Teaching Slot within the Summer School 2017:

Between Facsimile and Fake. On the Problems of Reconstructing Dance

Beginning with the example of Vaslav Nijinsky’s choreography for The Rite of Spring from 1913, of which no notation survived, but which nevertheless was reconstructed by Millicent Hodson and Kenneth Archer with the Joffrey Ballet in Chicago in 1987, we will explore the role of reconstruction and recreation in dance. Now a major trend due to increased funding, the reconstruction of influential dance works of the past tries to overcome the ephemerality of dance and seeks to retrieve what has inevitably been lost. We will confront this trend with contemporary performances that deal self-reflectively with the general impossibility of restaging older works and the constrictions to quote from them.

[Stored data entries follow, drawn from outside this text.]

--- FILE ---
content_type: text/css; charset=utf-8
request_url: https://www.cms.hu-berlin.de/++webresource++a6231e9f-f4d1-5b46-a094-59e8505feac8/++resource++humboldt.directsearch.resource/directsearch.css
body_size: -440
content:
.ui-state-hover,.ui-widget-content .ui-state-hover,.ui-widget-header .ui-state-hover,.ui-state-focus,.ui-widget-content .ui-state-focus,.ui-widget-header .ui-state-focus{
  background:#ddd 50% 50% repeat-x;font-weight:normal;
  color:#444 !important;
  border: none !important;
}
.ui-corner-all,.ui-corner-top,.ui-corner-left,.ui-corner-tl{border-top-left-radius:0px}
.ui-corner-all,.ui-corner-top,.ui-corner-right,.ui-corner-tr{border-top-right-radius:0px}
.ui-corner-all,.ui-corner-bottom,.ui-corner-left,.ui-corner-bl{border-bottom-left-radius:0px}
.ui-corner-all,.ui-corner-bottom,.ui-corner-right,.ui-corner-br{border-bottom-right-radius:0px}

Religiousness in Early Modernist Dance

Many of the protagonists of early modernist dance understood dance movement in extremely religious terms. While escaping from the narrow boundaries of institutionalized religion on one hand, they also developed a new religion of dance on the other. Furthermore, the religious upbringing of the protagonists often influenced their ideas of dance, such that theologoumena of their confessional background corresponded to facets of their dance philosophy. I will investigate these implicit theological aspects in early modernist dance and inquire into how dance aesthetics was used to visualize and evoke varieties of spirituality. How did the protagonists of early modernist dance make use of older and openly religious arguments when they conceptualized their dance practice, and with which movements and dancing techniques did they enact these implied religious notions? Finally, what was the role of the audience in reframing early modernist dance as a phenomenon that blurred the boundaries between the ostensibly separated social spheres of religion and secular culture?